CHARLESTON, SC (WCSC) - Several Lowcountry law enforcement agencies are trying to put the fire back in decades-old cold cases.
A cold case forum held in Lincolnville on Tuesday evening allowed agencies from across the area to talk about several cold cases they've continued to work on.
This all in the hope that someone will come forward with new information.
"They're labeled cold cases, but a cold case is never cold," said Detective Barry Goldstein with the Charleston County Sheriff's Office. "The detective will always be working it. He may or may not have leads that he may follow up on immediately, but if a person comes forward the detective will pick up the case and follow up on it."
The detectives working the cases can tell you who the victims are, where they worked, lived, and the last thing they did before they died, but can't tell you who killed them.
That's where the public comes in.
"Many times, after a period of time people change and decide to step forward," said Goldstein.
This is something Syrinia Singleton hopes for her family; her son Chico Rivers was murdered in 2002.
Police are still working to identify the person who killed him.

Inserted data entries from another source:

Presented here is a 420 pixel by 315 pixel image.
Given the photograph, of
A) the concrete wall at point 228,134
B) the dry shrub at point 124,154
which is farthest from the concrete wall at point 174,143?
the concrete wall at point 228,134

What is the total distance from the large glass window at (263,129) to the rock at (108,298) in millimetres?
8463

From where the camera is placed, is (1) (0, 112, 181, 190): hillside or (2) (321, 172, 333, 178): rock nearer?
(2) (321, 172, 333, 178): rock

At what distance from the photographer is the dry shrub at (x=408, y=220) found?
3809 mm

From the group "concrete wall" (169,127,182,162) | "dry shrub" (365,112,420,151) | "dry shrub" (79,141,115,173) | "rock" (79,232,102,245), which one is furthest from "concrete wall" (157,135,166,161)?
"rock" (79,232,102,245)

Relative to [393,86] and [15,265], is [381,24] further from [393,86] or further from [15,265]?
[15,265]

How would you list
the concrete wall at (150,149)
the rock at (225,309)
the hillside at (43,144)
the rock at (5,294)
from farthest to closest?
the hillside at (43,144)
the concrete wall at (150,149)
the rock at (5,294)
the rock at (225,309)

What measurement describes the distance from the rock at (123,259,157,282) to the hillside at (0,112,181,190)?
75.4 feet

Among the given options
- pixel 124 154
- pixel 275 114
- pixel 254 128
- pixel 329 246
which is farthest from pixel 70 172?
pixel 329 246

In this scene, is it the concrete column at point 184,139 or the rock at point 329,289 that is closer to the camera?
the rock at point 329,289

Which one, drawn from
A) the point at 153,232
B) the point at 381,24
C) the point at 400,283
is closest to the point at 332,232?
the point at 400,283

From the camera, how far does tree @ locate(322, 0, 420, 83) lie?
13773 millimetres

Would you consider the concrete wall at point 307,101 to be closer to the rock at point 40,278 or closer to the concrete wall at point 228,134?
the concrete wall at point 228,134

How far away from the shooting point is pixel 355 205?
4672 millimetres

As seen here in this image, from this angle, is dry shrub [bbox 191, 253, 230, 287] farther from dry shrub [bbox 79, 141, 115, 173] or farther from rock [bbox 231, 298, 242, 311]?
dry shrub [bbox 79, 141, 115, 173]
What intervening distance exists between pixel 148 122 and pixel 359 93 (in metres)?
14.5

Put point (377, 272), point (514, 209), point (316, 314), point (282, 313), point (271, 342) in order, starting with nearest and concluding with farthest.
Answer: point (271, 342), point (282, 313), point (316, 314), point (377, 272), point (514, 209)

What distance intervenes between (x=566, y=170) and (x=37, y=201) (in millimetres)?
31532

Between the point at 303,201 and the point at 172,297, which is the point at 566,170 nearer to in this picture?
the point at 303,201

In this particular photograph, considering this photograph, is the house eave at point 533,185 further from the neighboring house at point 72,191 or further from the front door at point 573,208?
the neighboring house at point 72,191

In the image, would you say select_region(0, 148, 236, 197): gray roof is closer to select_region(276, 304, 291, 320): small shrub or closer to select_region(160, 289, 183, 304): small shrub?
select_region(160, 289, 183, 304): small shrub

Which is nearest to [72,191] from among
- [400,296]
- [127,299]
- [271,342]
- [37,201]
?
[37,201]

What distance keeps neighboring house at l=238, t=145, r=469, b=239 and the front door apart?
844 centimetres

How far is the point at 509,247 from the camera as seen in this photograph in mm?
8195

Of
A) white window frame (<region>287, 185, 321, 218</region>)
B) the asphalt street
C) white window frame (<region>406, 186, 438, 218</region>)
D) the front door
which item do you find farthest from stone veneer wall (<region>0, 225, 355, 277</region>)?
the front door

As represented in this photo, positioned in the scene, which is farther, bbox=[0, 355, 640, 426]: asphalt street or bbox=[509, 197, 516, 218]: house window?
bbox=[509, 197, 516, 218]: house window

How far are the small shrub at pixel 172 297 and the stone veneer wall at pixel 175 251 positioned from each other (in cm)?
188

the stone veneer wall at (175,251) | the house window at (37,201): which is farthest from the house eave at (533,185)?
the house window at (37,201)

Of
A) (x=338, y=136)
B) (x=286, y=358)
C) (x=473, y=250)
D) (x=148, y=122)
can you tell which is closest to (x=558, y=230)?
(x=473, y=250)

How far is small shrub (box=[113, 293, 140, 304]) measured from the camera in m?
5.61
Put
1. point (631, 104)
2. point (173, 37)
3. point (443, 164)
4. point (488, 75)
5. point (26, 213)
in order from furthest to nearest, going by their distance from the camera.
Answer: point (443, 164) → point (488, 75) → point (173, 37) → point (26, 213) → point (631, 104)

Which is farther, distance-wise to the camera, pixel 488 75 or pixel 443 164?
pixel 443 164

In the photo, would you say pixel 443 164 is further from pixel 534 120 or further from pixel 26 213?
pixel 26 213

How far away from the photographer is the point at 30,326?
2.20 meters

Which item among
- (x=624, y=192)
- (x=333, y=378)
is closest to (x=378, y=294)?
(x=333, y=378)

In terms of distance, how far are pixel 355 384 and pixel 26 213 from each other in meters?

Singleton is confident that the detective working the case will eventually crack it.
"I got a lot of hope to think that as long as I can keep the communication open between the detective and myself, they'll listen," said Singleton. "I've had one cold case investigator that prayed with me so I think that as long as you keep the open communication between them and me, they won't' forget about my son. I won't forget about him."
Singleton said with awareness shining a spotlight on cold cases, she's confident someone will come forward soon.